年に一度の女の子の節句ですから、女の子のいる家庭なら近所の方や親しい方、友だちなどを招いてお祝いの会を設けましょう。とくに初節句の場合は、古いしきたりにこだわる必要はないにしろ、せめて祖父母くらいは招いて子供の成長を祝い合いたいものです。用意するご馳走は、おひなさまに供えるものと同じ。お供えするのはハマグリやサザエなどの貝を皿に盛ったものと、宵節句(三月二日の夜)には赤飯、ハマグリの吸いものとぬた、三日にはちらし寿司が一般的です。招いた人たちとお供えと同じ料理でもてなし、縁起ものの菱餅や白酒、ひなあられなども添えます。祝い膳の内容はもちろん地方によって風習に違いがあるので、その土地にふさわしいご馳走をつくること、そして子供の好物を何品か用意するといいでしょう。招かれた人は、桃の花やケーキ、または子供にぬいぐるみや抱き人形などを贈ります。子供同士の場合は、ハンカチやアクセサリー、文房具などをプレゼントすればいいのではないでしょうか。ちなみに、節句の翌日にあたる四日には、お別れにそばを供えて食べる地方もあるようです。

COLUMN
ひな人形とひな祭りの会食の由来
三月三日は、江戸時代に定められた五節句のうち、上巳の節句(三月の最初の巳の日)にあたります。ひな祭りは、中国で三月最初の巳の日に行われた「上巳の祓」と、日本に古くから伝わっていた人形に災厄を移して水に流す行事とが一つになったものと言われています。現在でもその名残りをとどめる代表的な例は「流しびな」や「ひな送り」。これは、紙や土で作った人形に自分の生年月日を書き、汚れを移して川に流していたことが始まりのようです。この人形を川に流さず、室内に飾るようになったのがひな祭りの起源で、江戸時代ごろからの風習だと言われています。
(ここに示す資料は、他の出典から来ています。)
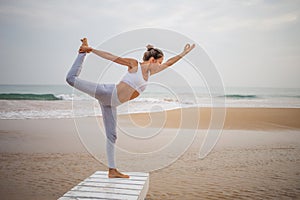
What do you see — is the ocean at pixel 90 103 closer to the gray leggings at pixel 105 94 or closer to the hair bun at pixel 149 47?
the gray leggings at pixel 105 94

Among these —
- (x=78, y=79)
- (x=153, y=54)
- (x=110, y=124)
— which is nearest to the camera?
(x=78, y=79)

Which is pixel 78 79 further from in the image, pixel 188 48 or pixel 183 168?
pixel 183 168

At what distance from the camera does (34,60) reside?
31109 mm

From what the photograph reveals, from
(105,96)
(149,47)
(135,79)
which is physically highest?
(149,47)

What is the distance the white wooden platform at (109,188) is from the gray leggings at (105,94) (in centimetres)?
31

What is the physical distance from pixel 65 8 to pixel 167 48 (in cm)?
1917

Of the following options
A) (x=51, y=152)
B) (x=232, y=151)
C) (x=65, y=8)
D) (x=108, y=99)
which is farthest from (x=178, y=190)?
(x=65, y=8)

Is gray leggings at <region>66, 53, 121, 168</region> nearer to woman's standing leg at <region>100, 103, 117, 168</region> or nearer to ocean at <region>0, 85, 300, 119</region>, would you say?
woman's standing leg at <region>100, 103, 117, 168</region>

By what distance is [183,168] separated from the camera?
6000 millimetres

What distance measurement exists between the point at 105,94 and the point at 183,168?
3.19 m

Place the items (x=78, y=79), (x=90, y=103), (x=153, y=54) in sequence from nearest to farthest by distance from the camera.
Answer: (x=78, y=79) → (x=153, y=54) → (x=90, y=103)

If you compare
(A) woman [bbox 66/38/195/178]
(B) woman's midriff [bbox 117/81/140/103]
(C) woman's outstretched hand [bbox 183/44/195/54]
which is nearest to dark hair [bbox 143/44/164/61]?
(A) woman [bbox 66/38/195/178]

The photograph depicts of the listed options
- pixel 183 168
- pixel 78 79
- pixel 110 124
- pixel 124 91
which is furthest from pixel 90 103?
pixel 78 79

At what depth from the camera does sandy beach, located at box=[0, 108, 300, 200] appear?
471 centimetres
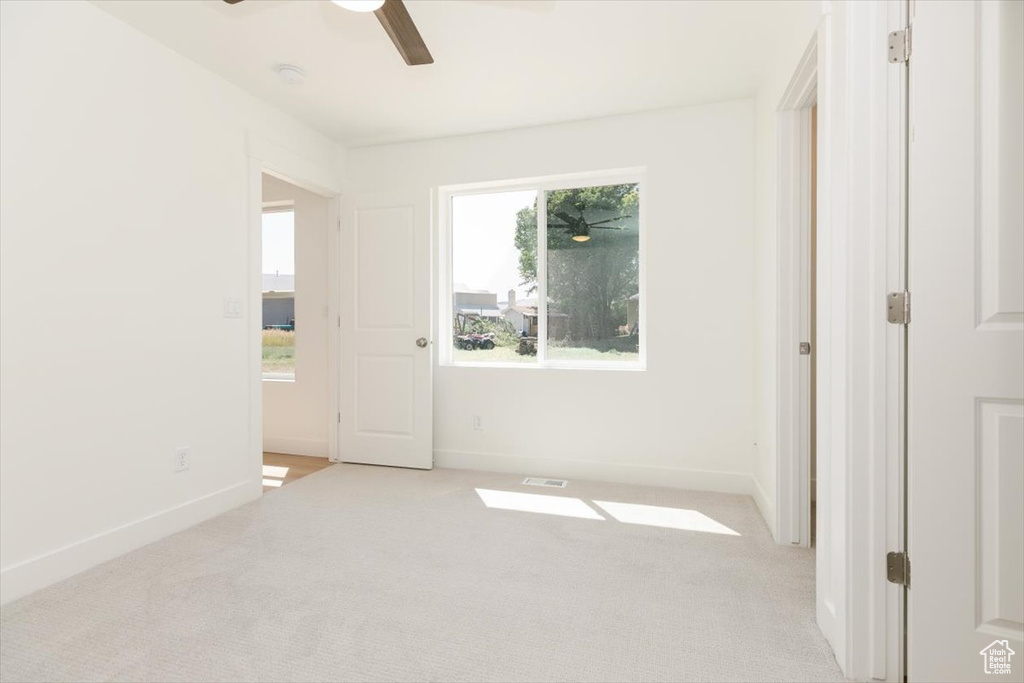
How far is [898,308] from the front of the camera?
1415 mm

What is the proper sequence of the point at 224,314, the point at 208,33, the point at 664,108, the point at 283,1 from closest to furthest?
the point at 283,1 < the point at 208,33 < the point at 224,314 < the point at 664,108

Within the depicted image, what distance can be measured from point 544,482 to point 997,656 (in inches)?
95.2

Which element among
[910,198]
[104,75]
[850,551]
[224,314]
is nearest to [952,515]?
[850,551]

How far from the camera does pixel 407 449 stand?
384 centimetres

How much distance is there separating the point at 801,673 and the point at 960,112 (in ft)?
5.44

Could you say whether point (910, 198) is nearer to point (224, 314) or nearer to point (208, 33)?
point (208, 33)

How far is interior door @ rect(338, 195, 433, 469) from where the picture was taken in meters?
3.80

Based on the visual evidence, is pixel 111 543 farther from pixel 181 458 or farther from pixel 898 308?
pixel 898 308

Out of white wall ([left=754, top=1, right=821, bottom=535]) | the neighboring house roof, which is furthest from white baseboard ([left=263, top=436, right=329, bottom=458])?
white wall ([left=754, top=1, right=821, bottom=535])

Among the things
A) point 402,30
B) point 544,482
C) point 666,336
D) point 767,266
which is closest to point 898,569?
point 767,266

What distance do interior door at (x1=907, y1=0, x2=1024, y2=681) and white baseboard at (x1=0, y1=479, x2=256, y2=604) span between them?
10.2ft

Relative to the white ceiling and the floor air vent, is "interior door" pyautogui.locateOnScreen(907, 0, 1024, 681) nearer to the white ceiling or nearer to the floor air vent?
the white ceiling

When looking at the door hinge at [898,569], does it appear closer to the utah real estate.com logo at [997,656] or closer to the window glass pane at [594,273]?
the utah real estate.com logo at [997,656]

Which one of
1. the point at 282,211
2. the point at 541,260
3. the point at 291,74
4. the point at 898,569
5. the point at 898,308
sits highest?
the point at 291,74
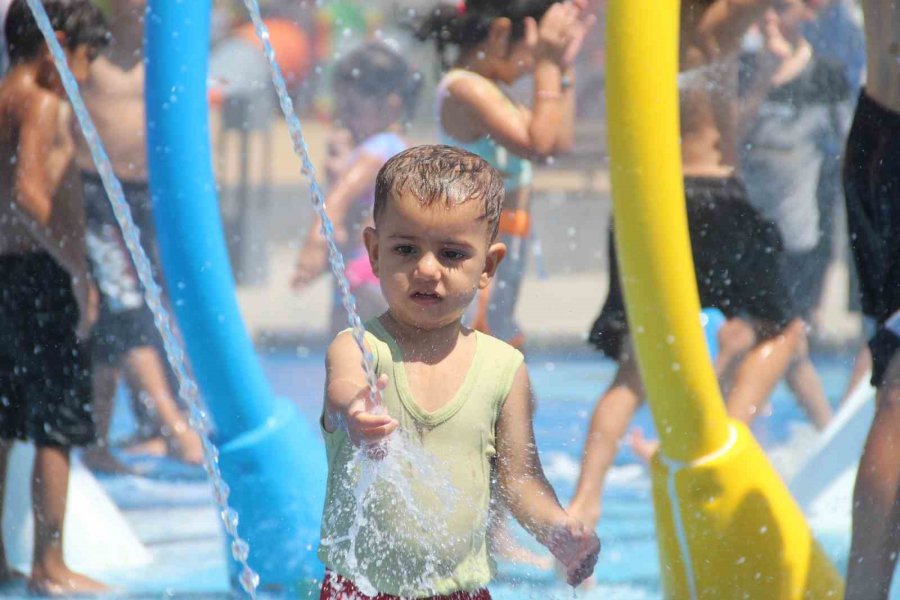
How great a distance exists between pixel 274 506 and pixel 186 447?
6.85ft

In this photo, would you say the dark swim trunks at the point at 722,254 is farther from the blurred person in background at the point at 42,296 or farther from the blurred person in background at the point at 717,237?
the blurred person in background at the point at 42,296

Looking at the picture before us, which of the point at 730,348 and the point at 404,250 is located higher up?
the point at 404,250

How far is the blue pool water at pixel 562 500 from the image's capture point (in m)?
3.35

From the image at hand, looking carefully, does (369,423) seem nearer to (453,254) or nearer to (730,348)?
(453,254)

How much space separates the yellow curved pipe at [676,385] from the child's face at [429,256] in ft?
1.65

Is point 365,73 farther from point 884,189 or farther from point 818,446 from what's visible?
point 884,189

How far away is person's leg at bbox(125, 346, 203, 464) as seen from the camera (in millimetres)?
4738

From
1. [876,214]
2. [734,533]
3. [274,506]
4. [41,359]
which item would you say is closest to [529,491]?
[734,533]

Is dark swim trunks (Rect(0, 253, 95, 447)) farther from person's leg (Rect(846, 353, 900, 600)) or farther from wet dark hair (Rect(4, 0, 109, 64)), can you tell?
person's leg (Rect(846, 353, 900, 600))

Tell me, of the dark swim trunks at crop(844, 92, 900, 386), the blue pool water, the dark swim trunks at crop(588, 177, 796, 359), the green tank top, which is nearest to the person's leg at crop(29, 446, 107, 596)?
the blue pool water

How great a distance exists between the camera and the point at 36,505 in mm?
3344

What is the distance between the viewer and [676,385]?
243cm

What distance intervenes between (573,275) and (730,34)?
5.17m

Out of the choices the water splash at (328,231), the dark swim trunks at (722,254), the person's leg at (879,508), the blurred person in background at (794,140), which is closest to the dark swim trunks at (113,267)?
the dark swim trunks at (722,254)
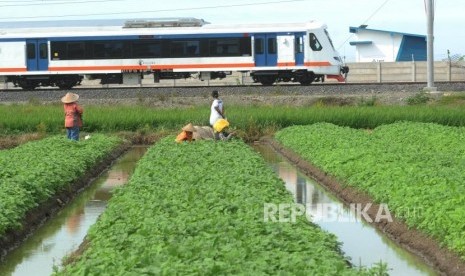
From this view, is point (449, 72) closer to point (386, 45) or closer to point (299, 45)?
point (299, 45)

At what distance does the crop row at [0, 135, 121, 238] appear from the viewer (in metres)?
12.5

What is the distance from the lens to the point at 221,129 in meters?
22.4

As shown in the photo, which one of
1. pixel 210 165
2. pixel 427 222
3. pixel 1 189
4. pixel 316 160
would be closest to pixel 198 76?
pixel 316 160

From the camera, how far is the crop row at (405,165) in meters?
11.1

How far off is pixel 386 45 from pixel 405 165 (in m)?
51.9

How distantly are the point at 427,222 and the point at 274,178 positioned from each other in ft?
12.3

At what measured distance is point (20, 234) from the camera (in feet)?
40.3

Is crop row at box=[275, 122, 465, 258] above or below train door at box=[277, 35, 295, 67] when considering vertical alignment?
below

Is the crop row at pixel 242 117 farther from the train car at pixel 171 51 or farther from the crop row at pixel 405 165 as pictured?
the train car at pixel 171 51

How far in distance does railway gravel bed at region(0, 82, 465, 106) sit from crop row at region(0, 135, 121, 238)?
972cm

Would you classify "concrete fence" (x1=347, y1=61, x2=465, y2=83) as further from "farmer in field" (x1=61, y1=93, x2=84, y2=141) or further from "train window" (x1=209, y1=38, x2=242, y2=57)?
"farmer in field" (x1=61, y1=93, x2=84, y2=141)

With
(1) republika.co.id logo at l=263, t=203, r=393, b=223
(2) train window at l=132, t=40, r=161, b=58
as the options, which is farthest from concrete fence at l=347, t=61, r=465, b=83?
(1) republika.co.id logo at l=263, t=203, r=393, b=223

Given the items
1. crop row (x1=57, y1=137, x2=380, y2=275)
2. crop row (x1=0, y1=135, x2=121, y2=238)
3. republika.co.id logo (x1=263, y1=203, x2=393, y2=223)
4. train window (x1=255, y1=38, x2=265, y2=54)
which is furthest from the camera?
train window (x1=255, y1=38, x2=265, y2=54)

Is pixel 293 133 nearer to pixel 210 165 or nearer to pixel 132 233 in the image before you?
pixel 210 165
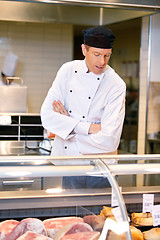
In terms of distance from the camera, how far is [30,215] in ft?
5.16

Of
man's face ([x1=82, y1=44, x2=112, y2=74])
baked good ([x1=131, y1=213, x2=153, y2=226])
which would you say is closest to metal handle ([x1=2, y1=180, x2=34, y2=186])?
baked good ([x1=131, y1=213, x2=153, y2=226])

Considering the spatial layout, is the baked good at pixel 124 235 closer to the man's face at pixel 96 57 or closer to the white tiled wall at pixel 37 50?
the man's face at pixel 96 57

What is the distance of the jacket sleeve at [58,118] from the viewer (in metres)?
2.19

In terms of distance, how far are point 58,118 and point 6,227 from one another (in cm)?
83

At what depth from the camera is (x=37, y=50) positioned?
6.50m

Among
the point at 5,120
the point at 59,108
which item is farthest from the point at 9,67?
the point at 59,108

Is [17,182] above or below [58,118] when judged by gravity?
below

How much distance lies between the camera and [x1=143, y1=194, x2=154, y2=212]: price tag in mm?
1665

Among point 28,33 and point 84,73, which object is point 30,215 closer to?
point 84,73

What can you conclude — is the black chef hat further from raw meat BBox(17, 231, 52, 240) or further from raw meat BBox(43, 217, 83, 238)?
raw meat BBox(17, 231, 52, 240)

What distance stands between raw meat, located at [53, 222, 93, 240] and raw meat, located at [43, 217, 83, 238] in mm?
16

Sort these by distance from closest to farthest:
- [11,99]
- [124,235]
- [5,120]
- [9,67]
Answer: [124,235] < [5,120] < [11,99] < [9,67]

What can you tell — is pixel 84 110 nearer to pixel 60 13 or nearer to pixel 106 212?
pixel 106 212

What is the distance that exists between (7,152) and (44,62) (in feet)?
11.0
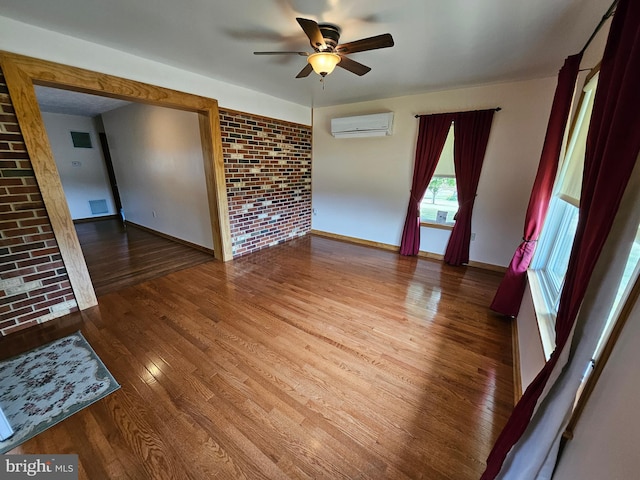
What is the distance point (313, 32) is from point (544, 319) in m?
2.36

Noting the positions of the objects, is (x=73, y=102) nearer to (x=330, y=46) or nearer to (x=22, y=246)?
(x=22, y=246)

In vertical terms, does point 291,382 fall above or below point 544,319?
below

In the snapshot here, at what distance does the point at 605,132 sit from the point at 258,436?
1.95 metres

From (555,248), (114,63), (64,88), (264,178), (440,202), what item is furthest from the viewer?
(264,178)

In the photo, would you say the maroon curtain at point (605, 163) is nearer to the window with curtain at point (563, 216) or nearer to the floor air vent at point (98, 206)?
the window with curtain at point (563, 216)

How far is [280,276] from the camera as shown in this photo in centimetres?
313

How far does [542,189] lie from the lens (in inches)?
77.8

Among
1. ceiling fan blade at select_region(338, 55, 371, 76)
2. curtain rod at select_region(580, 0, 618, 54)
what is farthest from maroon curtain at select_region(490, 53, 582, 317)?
ceiling fan blade at select_region(338, 55, 371, 76)

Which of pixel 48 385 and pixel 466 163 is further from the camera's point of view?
pixel 466 163

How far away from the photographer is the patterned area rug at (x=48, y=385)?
1356mm

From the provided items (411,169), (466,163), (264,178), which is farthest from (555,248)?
(264,178)

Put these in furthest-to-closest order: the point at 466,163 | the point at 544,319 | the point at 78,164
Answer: the point at 78,164 → the point at 466,163 → the point at 544,319

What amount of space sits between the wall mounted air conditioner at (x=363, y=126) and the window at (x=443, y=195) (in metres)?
0.90

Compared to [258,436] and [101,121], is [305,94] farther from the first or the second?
[101,121]
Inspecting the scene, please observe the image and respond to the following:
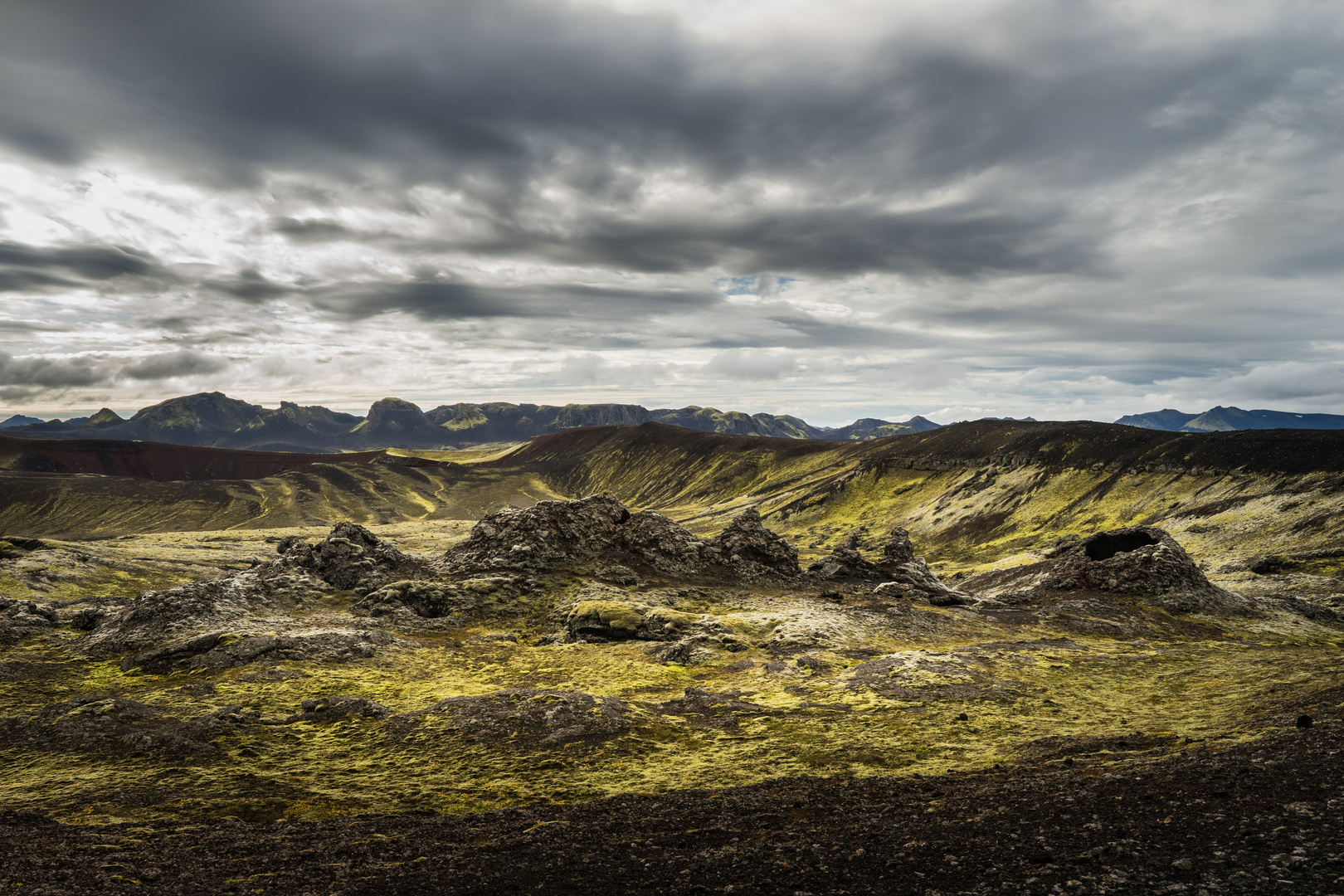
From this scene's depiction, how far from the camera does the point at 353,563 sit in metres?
52.3

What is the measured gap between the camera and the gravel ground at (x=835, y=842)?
12.2 meters

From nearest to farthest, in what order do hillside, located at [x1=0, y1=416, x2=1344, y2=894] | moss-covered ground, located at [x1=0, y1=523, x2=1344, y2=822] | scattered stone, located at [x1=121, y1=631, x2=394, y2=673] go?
hillside, located at [x1=0, y1=416, x2=1344, y2=894] → moss-covered ground, located at [x1=0, y1=523, x2=1344, y2=822] → scattered stone, located at [x1=121, y1=631, x2=394, y2=673]

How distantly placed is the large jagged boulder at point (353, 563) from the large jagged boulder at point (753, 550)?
28.1m

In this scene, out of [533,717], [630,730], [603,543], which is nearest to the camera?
[630,730]

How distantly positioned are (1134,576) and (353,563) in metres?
67.9

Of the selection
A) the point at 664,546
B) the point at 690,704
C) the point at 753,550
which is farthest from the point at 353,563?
the point at 753,550

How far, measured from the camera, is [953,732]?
86.9 ft

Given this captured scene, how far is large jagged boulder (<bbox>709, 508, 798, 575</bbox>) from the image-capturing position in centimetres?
5947

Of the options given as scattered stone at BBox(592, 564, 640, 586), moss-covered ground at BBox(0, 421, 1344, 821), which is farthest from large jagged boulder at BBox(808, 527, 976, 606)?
scattered stone at BBox(592, 564, 640, 586)

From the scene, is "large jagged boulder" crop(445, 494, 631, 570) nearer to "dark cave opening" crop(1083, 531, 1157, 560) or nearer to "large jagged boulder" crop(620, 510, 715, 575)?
"large jagged boulder" crop(620, 510, 715, 575)

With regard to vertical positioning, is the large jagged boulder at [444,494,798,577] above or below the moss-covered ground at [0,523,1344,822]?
above

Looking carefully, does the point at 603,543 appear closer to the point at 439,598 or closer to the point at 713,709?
the point at 439,598

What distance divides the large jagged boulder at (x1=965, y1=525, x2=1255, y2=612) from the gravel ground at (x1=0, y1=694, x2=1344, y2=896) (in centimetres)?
3592

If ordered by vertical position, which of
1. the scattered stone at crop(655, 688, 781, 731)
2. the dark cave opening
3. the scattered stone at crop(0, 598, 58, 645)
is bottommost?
the scattered stone at crop(655, 688, 781, 731)
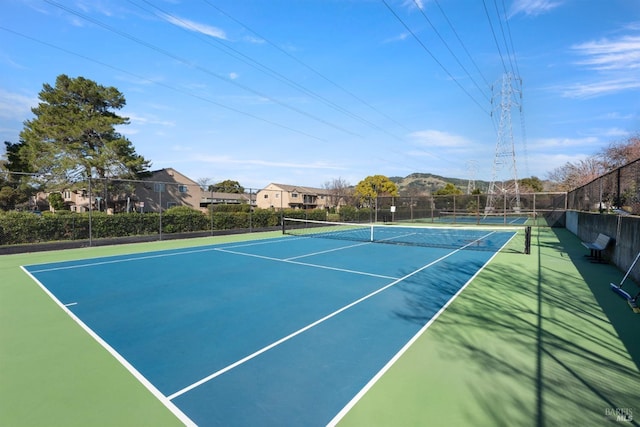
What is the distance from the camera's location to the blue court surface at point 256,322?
3086 millimetres

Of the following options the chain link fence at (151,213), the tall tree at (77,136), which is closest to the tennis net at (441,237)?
the chain link fence at (151,213)

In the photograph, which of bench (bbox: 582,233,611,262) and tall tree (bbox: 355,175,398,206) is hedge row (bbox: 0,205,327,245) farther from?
tall tree (bbox: 355,175,398,206)

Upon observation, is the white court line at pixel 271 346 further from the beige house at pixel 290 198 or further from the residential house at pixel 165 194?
the beige house at pixel 290 198

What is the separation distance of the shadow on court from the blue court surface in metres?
0.57

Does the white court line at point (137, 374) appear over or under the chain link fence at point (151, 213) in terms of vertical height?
under

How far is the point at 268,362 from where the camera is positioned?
3.73m

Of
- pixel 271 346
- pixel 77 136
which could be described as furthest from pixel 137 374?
pixel 77 136

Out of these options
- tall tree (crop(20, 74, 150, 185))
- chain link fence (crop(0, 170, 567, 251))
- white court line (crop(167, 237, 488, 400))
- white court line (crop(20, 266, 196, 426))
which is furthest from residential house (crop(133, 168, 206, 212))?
white court line (crop(167, 237, 488, 400))

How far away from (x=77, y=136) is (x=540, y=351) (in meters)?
34.7

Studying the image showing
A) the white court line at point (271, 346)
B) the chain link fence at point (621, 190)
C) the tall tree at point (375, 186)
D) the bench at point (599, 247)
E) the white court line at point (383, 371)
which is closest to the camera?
the white court line at point (383, 371)

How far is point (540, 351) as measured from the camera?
159 inches

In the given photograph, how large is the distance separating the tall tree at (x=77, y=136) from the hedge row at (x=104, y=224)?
13.7m

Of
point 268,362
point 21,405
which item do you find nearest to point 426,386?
point 268,362

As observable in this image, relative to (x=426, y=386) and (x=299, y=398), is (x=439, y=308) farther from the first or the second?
(x=299, y=398)
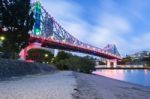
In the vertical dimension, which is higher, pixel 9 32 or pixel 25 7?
pixel 25 7

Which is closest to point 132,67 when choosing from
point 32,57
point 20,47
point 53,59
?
point 53,59

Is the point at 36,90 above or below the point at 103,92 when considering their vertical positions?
above

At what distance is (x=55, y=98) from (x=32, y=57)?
84.8 m

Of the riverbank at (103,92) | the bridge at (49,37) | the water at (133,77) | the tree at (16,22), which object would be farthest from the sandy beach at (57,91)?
the bridge at (49,37)

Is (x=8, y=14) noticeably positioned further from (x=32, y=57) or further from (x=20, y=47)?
(x=32, y=57)

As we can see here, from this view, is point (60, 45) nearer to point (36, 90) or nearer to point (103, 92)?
point (103, 92)

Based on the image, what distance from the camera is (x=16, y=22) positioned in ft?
132

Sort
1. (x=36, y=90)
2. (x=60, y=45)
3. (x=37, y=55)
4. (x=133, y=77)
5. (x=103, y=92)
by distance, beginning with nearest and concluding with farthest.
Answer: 1. (x=36, y=90)
2. (x=103, y=92)
3. (x=133, y=77)
4. (x=60, y=45)
5. (x=37, y=55)

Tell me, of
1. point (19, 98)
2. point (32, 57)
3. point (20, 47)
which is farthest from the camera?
point (32, 57)

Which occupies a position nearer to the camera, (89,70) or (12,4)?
(12,4)

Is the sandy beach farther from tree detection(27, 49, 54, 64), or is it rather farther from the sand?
tree detection(27, 49, 54, 64)

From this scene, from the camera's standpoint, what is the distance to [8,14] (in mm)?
39406

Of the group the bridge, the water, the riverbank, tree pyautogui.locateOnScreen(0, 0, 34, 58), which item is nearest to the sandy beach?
the riverbank

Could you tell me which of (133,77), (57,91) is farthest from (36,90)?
(133,77)
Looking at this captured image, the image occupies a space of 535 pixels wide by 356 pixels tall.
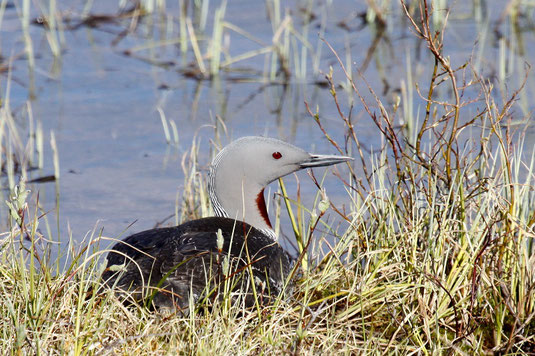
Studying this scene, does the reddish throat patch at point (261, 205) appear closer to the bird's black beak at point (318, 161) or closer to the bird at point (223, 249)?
the bird at point (223, 249)

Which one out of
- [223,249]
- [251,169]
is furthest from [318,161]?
[223,249]

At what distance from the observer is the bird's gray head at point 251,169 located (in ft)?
14.5

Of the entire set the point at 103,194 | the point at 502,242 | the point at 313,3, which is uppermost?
the point at 313,3

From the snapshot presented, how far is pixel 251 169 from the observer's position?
4461mm

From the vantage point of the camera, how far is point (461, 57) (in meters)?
7.90

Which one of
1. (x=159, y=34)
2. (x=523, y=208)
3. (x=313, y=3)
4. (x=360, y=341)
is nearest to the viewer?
(x=360, y=341)

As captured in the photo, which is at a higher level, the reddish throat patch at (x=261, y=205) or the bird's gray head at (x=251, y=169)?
the bird's gray head at (x=251, y=169)

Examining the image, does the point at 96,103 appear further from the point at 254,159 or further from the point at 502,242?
the point at 502,242

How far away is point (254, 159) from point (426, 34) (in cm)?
114

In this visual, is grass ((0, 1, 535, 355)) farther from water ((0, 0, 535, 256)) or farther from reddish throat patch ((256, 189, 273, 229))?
water ((0, 0, 535, 256))

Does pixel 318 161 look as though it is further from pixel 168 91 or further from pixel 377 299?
pixel 168 91

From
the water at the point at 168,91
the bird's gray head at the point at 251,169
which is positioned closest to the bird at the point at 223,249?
the bird's gray head at the point at 251,169

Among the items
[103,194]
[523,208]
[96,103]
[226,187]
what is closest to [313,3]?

もともとひな人形は、手づくりの粗末なもの。四方を縫い縮めた布の中に綿や紙をつめてふくらませ、頭を目鼻をつけた程度のもので、幼児の枕元などに置いておくお守りとされていたようでした。また、ひな祭りには、親しい方たちを招いて祝い膳を用意することがあります。こういった会食も、かつての「山遊び」や「磯遊び」に、その所以があるようです。「遊び」といえどもこれらは一種の神事で、三月三日には、野山に出て食事をしたり、海で一日遊ぶ風習が各地にありました。この行事では、農耕にさきだって村中揃って季節の花のもとで酒宴を開きます。その季節の花は、もちろん桃の花。現在のように、ひな段に桃の花と白酒、菱餅やひなあられを供えてその前で会食をたのしむという風習も、かつての「山遊び」や「磯遊び」という神事を残した形と言えるでしょう。